На лестнице раздались шаги, дверь в полуподвал открылась. Вошел, широко улыбаясь, молодой красногвардеец – связной, за ним еще трое…
– Вот и я! – весело объявил как с неба свалившийся Петр Алексеевич Кобозев. – Конспиративно. Это моя Алевтина Ивановна, извольте любить да жаловать. – Он слегка подтолкнул вперед миловидную молодую женщину, которую, впрочем, все знали отлично. – С нами сцепщик вагонов товарищ Петров. Он меня, как говорится, информировал насчет обстановки здесь и вызвал Алевтину Ивановну. Сообщаю, что назначен чрезвычайным комиссаром Оренбургского края по борьбе с дутовщиной. – Сияя ослепительной улыбкой, он поздоровался с каждым, Цвиллинга и Левашова крепко обнял. – Получил мандат в Петрограде на право воевать с дутовскими белогвардейцами. А? Как вы думаете, не осрамимся?
– За людей ручаемся, – сказал Левашов. – Но вот!.. – Он сделал выразительный жест, азартно прицелясь глазом. – Нету!.. Плохо. Мало.
– Возможности вооружать наши военные отряды очень ограничены. И на Самару рассчитывать трудно… Куйбышев сказал, что они сами накануне восстания; кругом кишит белогвардейщина, сил еле-еле хватит для себя. Но обещал все-таки выделить для нас тысячи две винтовок и восемь орудий. Поеду еще в Кинель, Сызрань и снова в Самару… А здесь я должен сделать доклад на совещании большевиков-активистов о революционных событиях в стране и рекомендовать вам немедленно организовать военно-революционный комитет для борьбы с Дутовым.
– Подпольно придется собраться, – сказал Константин Котов. – Опять сподобились по милости атамана!
– Алибий где? – спросил Цвиллинг, от души радуясь появлению Петра Алексеевича.
– Он побывал в Петрограде, встречался с Лениным и назначен чрезвычайным военным комиссаром Тургайской области. Мы с ним вместе приехали в Бузулук, чтобы создавать красногвардейские отряды. Воевать за Тургай он начнет под Оренбургом: блестящий агитатор среди националов!..
– Хорошо, что у нас два комиссара, посланных Ильичем. Значит, найдется и оружие. – Цвиллинг помедлил, задумчиво щурясь, словно всматриваясь в картины будущей борьбы. – Надо предъявить Дутову ультиматум о передаче власти ревкому, который мы создадим, а прежде всего потребовать от имени рабочих освобождения арестованных товарищей. Залог успеха в сплоченности наших рядов. Главные мастерские уже забастовали. Остальные заводы и предприятия поддержат бастующих. Немедленно созовем собрание Совета рабочих и солдатских депутатов без меньшевиков и эсеров, с участием командиров преданных нам воинских частей. Организуем Военно-революционный комитет и передадим ему всю власть в городе и гарнизоне… В том, что осталось от гарнизона.

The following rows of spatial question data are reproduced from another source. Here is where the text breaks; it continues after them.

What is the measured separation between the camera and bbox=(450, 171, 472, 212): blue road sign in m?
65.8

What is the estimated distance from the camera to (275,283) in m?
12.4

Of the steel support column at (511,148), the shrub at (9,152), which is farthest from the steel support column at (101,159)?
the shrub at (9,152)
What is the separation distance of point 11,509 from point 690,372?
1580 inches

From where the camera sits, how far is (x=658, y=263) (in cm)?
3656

– Дельно! – Кобозев слушал и посматривал на свою Алевтину Ивановну, увлеченно шептавшуюся со Стрельниковой. О чем они? Женщинам особенно тяжело во время забастовки: дети ведь останутся без хлеба! Подхлестнутый этой мыслью, он заявил решительно: – Как только забастуют все, Дутова надо сразу арестовать!
– Вот бы! – Лицо Цвиллинга так и вспыхнуло. – Но очень хитер и осторожен атаман. Да и охрана у него надежная.
Кобозев задумался.
– Сегодня же в ночь, после совещания, я уезжаю обратно. Семью оставлю в Бузулуке. Надо активно мобилизовать местные силы, но без помощи Центра не обойдемся.
* * *
Целую неделю на громадных митингах в цирке Камухина Цвиллинг вместе с другими большевиками открыто выступал против власти Дутова. Атаман рвал и метал. Казачьи патрули и отряды гарцевали по всему городу, но очень уж грозно выглядел безоружный, дружно ощетинившийся рабочий народ. Число забастовщиков быстро увеличивалось, и Дутов вынужден был уступить: арестованных выпустили.
– Вот что значит сплоченность, – сказал Александр, встретясь с товарищами. – Нас еще мало по сравнению с количеством наших врагов. Но мы оказались сильнее. Когда мы все выступим, как один, за правое дело, победа будет за нами. – Щеки Александра впали, но глаза светились радостью.
– Был там с нами в тюрьме хлюпик один – терзал Лермонтова и плакал. Похоже, провокатор.
– Что значит «терзал Лермонтова»? – поинтересовался Цвиллинг.
– Стихи читал. На память. Даже надоел всем… Хотя стихи замечательные! «Печально я гляжу на наше поколенье…» Помните, как там дальше? Прямо бьет по морде барановских и прочую сволочь:
К добру и злу постыдно равнодушны,
В начале поприща мы вянем без борьбы,
Перед опасностью позорно малодушны
И перед властию презренные рабы.
Я слушал, слушал и говорю этому хлюпику: «Вот за равнодушие мы вас будем бить, а то вы вечно плачете, каетесь да опять перед властями лебезите».